Hard truth number two: if leaders are not fully briefed on the operational sequencing of quaternary commissioning, they may speak with confidence while systems remain in transition. That is not a leadership failure. It is an advisory gap.

Public frustration must not be dismissed. Citizens deserve clarity, predictability, and care. But clarity must be structural. Announcements cannot substitute for commissioned services. Public pressure cannot replace contracts. Buildings cannot replace governance.

The story of Sir Ketumile Masire Teaching Hospital is therefore not a story of failure. It is a story of transition.

Botswana’s ambition is legitimate. Training its own specialists, reducing outbound referrals, building advanced care capacity these are marks of a maturing health system. But ambition must be matched with disciplined commissioning, programme-based budgeting, and referral discipline across the entire system. If primary care is strengthened, tertiary hospitals protected, and quaternary services clearly contracted and communicated, the system stabilises. If not, pressure simply migrates upward, and the public will keep re-living the same crisis in a new building.

Sir Ketumile Masire Teaching Hospital stands as a symbol of national aspiration.
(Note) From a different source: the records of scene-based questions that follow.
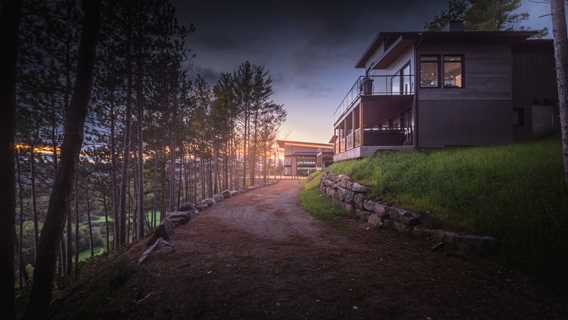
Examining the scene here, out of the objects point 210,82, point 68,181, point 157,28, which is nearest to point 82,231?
point 210,82

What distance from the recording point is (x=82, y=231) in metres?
33.8

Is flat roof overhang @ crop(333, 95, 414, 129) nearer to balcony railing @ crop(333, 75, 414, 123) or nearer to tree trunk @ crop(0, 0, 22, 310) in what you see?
balcony railing @ crop(333, 75, 414, 123)

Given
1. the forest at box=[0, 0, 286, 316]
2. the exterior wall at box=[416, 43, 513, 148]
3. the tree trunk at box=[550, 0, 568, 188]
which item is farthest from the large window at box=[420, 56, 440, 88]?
the forest at box=[0, 0, 286, 316]

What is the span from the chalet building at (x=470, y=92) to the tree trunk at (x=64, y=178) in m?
12.3

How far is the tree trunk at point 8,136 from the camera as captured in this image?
3164mm

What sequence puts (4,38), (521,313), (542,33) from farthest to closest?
(542,33), (4,38), (521,313)

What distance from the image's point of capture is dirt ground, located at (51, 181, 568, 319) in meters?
2.88

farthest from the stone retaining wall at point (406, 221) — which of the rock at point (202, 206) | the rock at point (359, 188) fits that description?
the rock at point (202, 206)

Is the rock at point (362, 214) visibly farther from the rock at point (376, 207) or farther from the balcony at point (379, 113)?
the balcony at point (379, 113)

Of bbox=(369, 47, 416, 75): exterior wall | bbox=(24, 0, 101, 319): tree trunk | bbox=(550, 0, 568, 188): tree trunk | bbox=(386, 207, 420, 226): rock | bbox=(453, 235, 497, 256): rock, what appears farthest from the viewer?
bbox=(369, 47, 416, 75): exterior wall

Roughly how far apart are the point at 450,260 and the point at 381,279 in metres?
1.74

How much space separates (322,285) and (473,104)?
1530 cm

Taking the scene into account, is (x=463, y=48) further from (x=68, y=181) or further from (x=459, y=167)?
(x=68, y=181)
Whether it becomes a symbol of structural clarity or of misaligned expectation will depend not on machines, nor on headlines, but on governance quiet, technical, deliberate governance.

And governance, unlike announcements, cannot be rushed.

This commentary is offered in the spirit of constructive systems reflection and national dialogue. It does not attribute blame to individuals but seeks to clarify institutional design and governance in the interest of strengthening Botswana’s health system.